BEGIN Dataset rows

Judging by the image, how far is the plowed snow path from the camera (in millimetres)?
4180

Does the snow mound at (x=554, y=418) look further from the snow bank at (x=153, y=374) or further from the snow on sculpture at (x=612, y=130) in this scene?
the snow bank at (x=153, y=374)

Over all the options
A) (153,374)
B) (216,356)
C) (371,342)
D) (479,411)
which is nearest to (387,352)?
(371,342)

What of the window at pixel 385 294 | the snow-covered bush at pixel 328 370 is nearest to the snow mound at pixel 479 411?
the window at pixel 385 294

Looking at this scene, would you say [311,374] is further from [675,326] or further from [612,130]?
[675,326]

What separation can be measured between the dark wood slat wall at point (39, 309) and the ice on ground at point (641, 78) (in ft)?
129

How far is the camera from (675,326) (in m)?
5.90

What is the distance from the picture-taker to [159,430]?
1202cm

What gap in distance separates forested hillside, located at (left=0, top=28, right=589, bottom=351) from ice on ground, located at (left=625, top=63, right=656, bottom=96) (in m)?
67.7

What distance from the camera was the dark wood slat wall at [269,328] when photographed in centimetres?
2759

END Dataset rows

Please switch "snow mound" to "snow pile" throughout the listing and give its lines again with nothing else changed.

Judging by the image, how far is the plowed snow path from the camera (in millimetres)?
4180

Does the snow pile at (x=554, y=418) look further from the snow bank at (x=153, y=374) or further from the snow on sculpture at (x=612, y=130) in this scene?
the snow bank at (x=153, y=374)

Over all the options
A) (153,374)
B) (216,356)
C) (371,342)
D) (479,411)
which is nearest to (387,352)?
(371,342)

What of the window at pixel 385 294 | the snow-covered bush at pixel 328 370 is nearest to the snow pile at pixel 479 411?
the window at pixel 385 294

Looking at this scene, would you say [311,374] is further from [675,326] or further from [612,130]?
[675,326]

What separation can be measured between the dark wood slat wall at point (39, 309) and the ice on ground at point (641, 78) (in ft)?
129

How far is the camera from (675,326) (in m)?
5.90

What is the distance from the picture-taker to [159,430]?
1202cm

What gap in distance separates forested hillside, located at (left=0, top=28, right=589, bottom=351) from ice on ground, located at (left=625, top=63, right=656, bottom=96) (in m)?
67.7

What distance from the camera was the dark wood slat wall at [269,328] when photographed in centimetres?
2759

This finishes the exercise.